Muhammad Kathem Sawalha, a former Hamas commander is the leader of Muslim Association of Britain, one of the groups organizing the ‘March for Peace’. Other groups involved have direct links and funding from Hamas.
The same Hamas who’s covenant has as its central goal the destruction of the state of Israel through Jihad.
Suella Braverman’s description of the March as a ‘hate march’ is reasonable.
If the marchers are so respectful of everyone, why can’t they hold their demonstration on another day? The meaning of their cause would still be the same. Having the march on November 11th attracts attention for them, but the 1918 Armistice has no real relation to it. The demonstration itself will make no difference to the war, but is liable to promote hostility towards people seen as being on both sides of the conflict, whether they are directly involved or not. The demonstrators should stand down if their intention is to promote peace.
Let them do it, they’ll have the same effect on observers as Champagne Charlie’s posts do on here if they behave as they have previously. i.e make one wonder what’s wrong with them.
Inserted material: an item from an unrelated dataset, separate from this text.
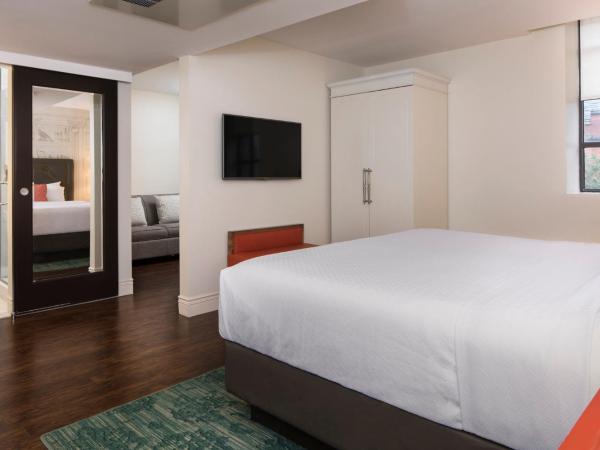 Hotel Indigo Baltimore Downtown, an IHG Hotel : photo 1 de la chambre chambre premium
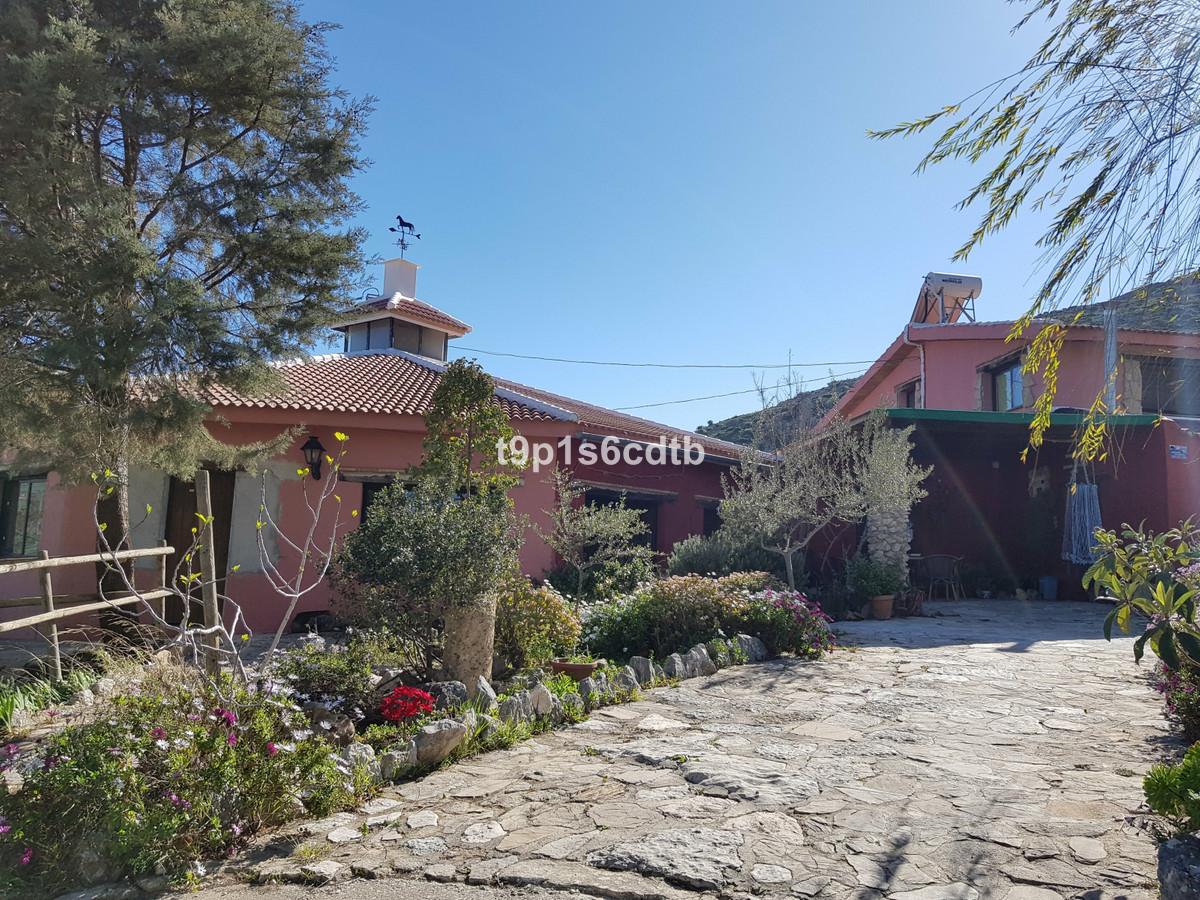Commercial Hotel in Valle de Abdalajis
Where did the numbers come into it?
MG is right, ‘from the river to the sea’ is no cry for peace.
Those words remind me of Calgacus,
“they make a desert, they call it peace.”
Anyone yet had the stomach to see if the videos of what Hamas did on the 7th are still available on the internet? I’ve not, but one day they will be looked at in the same way we look at the Nazi Death Camps.
I doubt even the SS, had they had mobile phones, would have called up their mums and sent videos of what they had done for parental approval.
Quite frankly anyone who supports that march needs their moral compass examining.
I read, fascinated, the BBC (even then clearly pro-Hamas) report on how the Israelis rang up residents in a target block and told them to get out, even waited for the Arab contact to tell them it was clear, saying we don’t want to kill civilians, but we see things you can’t. They even dropped ‘bangers’ to prove they weren’t a hoax call.
Hamas on the other hand only phoned home after slaughtering, defiling, decapitating and kidnapping civilians. What is it with Islam and young girls?